#### Job
According to the post on Metro and business apps below, what were most corporate apps in the early 1990s?

* Start Quoted text *

At //build/ this past week I heard numerous people suggest that WinRT and Metro aren’t going to be used for business app development. That Metro is for consumer apps only. These comments were from Microsoft and non-Microsoft people.

They could be right, but I think they are wrong.

Let’s think forward about 5 years, and assume that Win8 has become quite successful in the consumer space with Metro apps. And let’s remember that consumers are the same people who use computers in the corporate world.

Then let’s think back to the early 1990’s, when most corporate apps were 3270 or VT100 green-screen terminals, and what people used at home (or even at work for other apps like Lotus 123 or maybe Excel) was Windows.

Users back then pushed hard for Windows interfaces for everything. Compared to the green-screen terminals, Windows was a breath of fresh air, and users really wanted to get away from the terminal experience.

Metro is to today’s Windows, what Windows was to terminals. A smooth, touch-based interface that encourages more intuitive and aesthetically pleasing user experiences. And the extremely popular iPad interface is similar.

In 5 years I strongly suspect that users will be pushing hard for Metro interfaces for everything. The old-fashioned, legacy Windows look (because that’s what it will be) will be extremely undesirable.

In fact I would suggest it is already uncool, especially in the face of iPad apps that exist today.

Windows computers are … computers.

iPad devices are friendly companions on people’s individual journeys through life.

(and so are Windows Phone devices – my phone is not a computing device, it is an integral part of my life)

Windows 8 and Metro gives us the opportunity to build apps that fit into something that is an integral part of people’s lives.

Because most people spend at least half their waking life at work, it seems obvious that they’ll want their work apps to be just as smooth and seamless as all the other apps they use.

* End Quoted text *
* Start Recorded data *

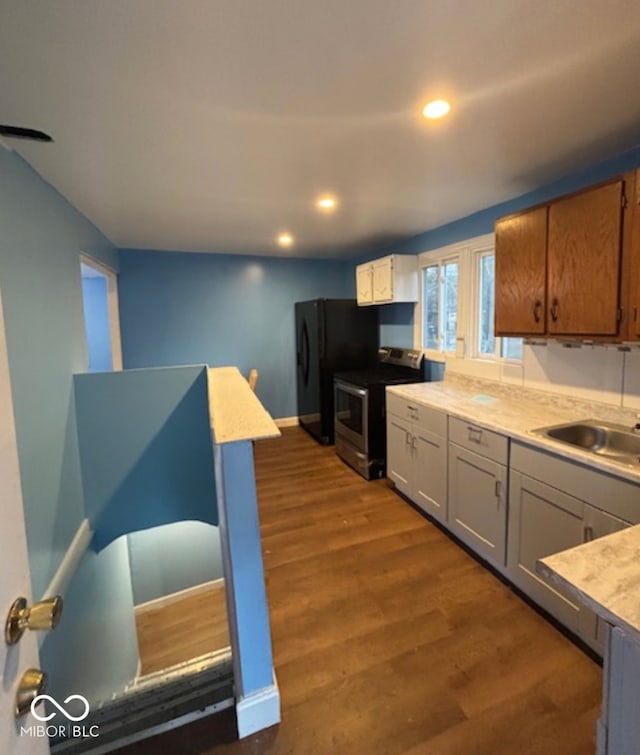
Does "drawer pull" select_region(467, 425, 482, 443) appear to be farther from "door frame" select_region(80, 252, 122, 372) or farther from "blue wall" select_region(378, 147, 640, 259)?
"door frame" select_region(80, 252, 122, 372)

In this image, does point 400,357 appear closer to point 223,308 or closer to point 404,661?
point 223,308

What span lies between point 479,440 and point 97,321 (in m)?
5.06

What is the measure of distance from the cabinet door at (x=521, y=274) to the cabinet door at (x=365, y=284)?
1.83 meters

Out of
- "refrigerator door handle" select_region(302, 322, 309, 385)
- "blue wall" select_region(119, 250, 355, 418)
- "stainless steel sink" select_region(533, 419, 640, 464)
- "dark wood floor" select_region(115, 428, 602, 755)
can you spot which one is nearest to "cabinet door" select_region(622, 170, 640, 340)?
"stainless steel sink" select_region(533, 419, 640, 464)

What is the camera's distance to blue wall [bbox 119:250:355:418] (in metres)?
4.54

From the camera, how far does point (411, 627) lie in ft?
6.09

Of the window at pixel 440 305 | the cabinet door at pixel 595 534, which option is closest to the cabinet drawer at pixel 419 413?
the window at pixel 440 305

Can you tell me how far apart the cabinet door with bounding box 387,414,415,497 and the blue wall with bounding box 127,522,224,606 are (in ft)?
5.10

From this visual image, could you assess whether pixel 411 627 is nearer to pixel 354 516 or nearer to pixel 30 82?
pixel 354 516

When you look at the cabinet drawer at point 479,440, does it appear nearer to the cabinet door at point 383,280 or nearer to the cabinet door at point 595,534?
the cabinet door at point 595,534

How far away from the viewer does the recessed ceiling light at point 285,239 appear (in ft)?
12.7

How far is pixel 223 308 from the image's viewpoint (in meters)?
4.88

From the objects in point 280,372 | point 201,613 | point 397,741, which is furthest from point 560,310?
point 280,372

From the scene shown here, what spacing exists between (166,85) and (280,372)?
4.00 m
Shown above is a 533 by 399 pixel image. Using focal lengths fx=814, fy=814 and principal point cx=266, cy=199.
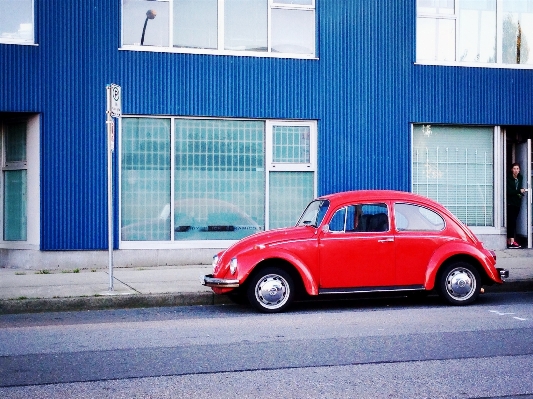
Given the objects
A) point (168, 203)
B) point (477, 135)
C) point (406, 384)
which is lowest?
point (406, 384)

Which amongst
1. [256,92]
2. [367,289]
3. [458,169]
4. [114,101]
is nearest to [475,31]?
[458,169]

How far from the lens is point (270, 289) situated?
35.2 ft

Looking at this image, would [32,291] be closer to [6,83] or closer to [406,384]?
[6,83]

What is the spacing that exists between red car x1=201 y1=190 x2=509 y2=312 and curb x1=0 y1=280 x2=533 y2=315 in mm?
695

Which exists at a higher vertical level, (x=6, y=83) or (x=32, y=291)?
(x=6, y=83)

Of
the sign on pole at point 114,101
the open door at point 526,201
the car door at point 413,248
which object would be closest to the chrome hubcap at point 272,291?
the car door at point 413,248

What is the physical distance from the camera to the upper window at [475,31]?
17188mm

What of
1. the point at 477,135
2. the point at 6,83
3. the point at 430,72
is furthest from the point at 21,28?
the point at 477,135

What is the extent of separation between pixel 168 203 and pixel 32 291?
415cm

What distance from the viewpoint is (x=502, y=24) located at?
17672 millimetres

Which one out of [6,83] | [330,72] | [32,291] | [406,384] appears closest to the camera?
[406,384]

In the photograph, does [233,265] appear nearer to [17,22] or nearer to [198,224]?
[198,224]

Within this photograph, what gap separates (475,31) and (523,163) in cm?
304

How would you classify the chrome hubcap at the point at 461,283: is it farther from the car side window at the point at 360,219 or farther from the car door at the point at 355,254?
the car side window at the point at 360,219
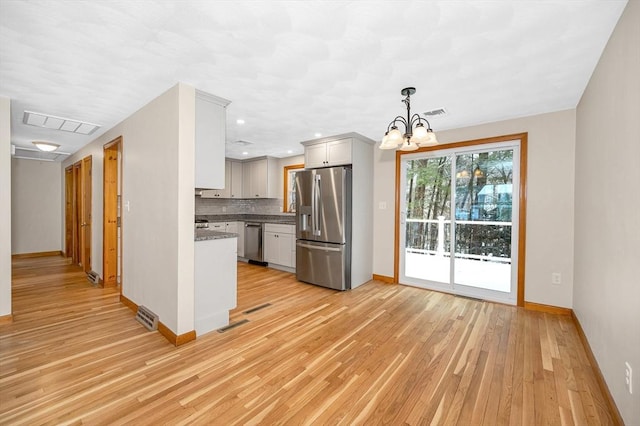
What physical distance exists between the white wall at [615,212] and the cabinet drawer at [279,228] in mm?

* End Recorded data *

#### In response
They were 3270 or VT100 green-screen terminals.